**Given text**
In 2015, as a result of changes in the wireless device test and carrier acceptance market Spirent undertook targeted cost reduction actions in order to protect profitability.  The most significant action taken was to outsource engineering services in the Wireless & Positioning operating segment to provide a more cost effective and flexible resource for the future.           

 

The tax effect of exceptional items is a credit of $1.1 million (2015: $4.2 million).  The total cash outflow in respect of exceptional items charged in 2016 is anticipated to be $3.9 million with $1.4 million actually paid in the year (2015: $1.8 million).  The cash outflow in 2016 in respect of exceptional items charged in 2015 is $7.0 million.

 

6

Acquired intangible asset amortisation and impairment

 

$ million

2016

2015

Acquired intangible asset amortisation

12.9

14.8

Acquired intangible asset impairment

7.7

-


20.6

14.8

 

Acquired intangible asset impairment of $7.7 million has been charged during the year, primarily in respect of the Device Intelligence and Developer Tools lines of business.

**What to work on**
1 > According to the Spirent financial excerpt, what was the most significant cost reduction action Spirent took in 2015?
2 > Write the next part of the Spirent financial report excerpt, starting right after its final sentence.

**Record set**
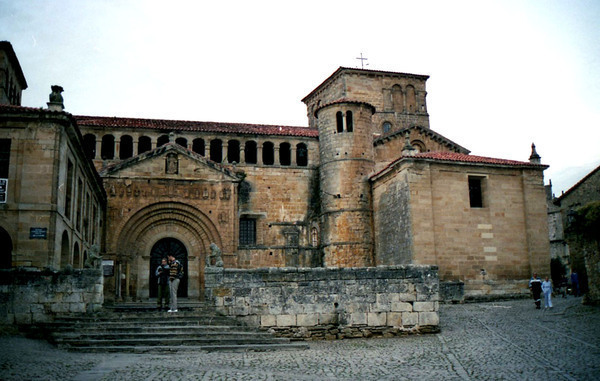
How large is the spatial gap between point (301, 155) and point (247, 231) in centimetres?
598

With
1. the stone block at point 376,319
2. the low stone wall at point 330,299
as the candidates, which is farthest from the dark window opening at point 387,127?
the stone block at point 376,319

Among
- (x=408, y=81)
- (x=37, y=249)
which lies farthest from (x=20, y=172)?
(x=408, y=81)

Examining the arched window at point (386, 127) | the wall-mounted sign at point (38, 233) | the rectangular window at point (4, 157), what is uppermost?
the arched window at point (386, 127)

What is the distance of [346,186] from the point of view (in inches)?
1233

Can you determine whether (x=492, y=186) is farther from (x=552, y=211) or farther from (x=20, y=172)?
(x=552, y=211)

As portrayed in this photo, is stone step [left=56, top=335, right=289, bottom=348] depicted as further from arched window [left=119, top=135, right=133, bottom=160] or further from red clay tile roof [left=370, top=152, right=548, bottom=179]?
arched window [left=119, top=135, right=133, bottom=160]

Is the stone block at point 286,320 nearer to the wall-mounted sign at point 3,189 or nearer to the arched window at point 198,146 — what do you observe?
the wall-mounted sign at point 3,189

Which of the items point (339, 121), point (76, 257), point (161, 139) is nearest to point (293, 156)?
point (339, 121)

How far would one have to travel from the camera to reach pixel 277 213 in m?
32.5

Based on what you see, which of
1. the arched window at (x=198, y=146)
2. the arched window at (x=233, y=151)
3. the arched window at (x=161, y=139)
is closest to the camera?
the arched window at (x=161, y=139)

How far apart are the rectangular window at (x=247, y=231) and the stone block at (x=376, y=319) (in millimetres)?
17251

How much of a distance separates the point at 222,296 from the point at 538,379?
→ 8.13m

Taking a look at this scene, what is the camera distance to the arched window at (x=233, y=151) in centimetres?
3308

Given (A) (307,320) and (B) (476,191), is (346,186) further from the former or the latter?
(A) (307,320)
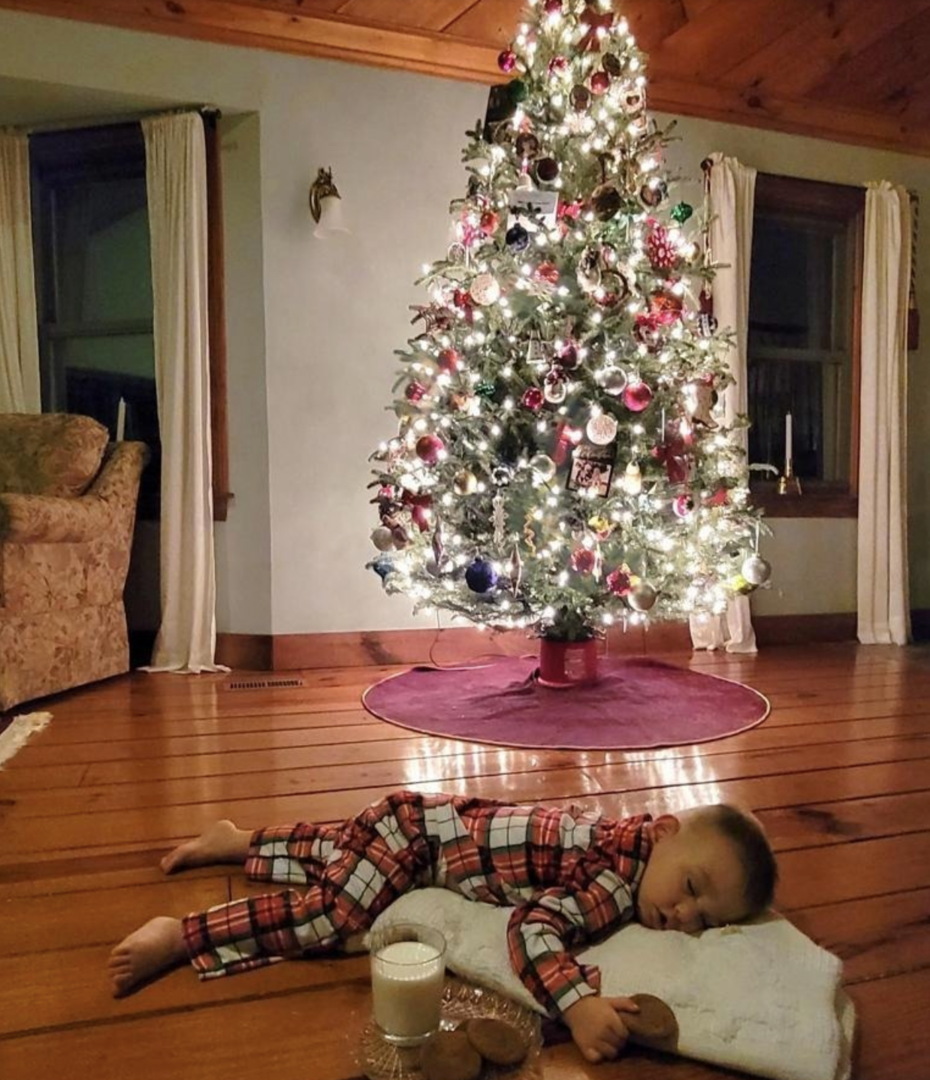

**Task responses**
1 > Spirent outsourced engineering services in the Wireless & Positioning operating segment.

2 >
7

Goodwill impairment

 

With effect from 1 January 2017 the Group's operating segments will be reorganised to focus on certain product lines and to combine resources and planning efforts in relation to other product lines. Further details are given in the Chief Executive Officers Review.  The most recent future cash flows for the Group have been prepared based on the new segment structure and are not available for the existing operating segments.  Consequently, the cash generating units (CGUs) established for goodwill testing purposes have been reorganised to align with the operating segments from 1 January 2017.

 

Prior to the reorganisation of the CGUs, the goodwill was assessed for impairment on the pre-existing CGU basis.  The carrying amount was in excess of the recoverable amount for the Developer Tools and Device Intelligence CGUs resulting in impairments of $13.3 million and $5.9 million, respectively, which relates solely to goodwill.  The impairment charges were a consequence of the decision not to invest further in these lines of business.  After the impairment charge there was no goodwill remaining in the Developer Tools or Device Intelligence CGUs.  In addition, the goodwill relating to the Epitiro line of business, amounting to $0.9 million, was fully impaired as the goodwill was not supported by the anticipated future cash flows.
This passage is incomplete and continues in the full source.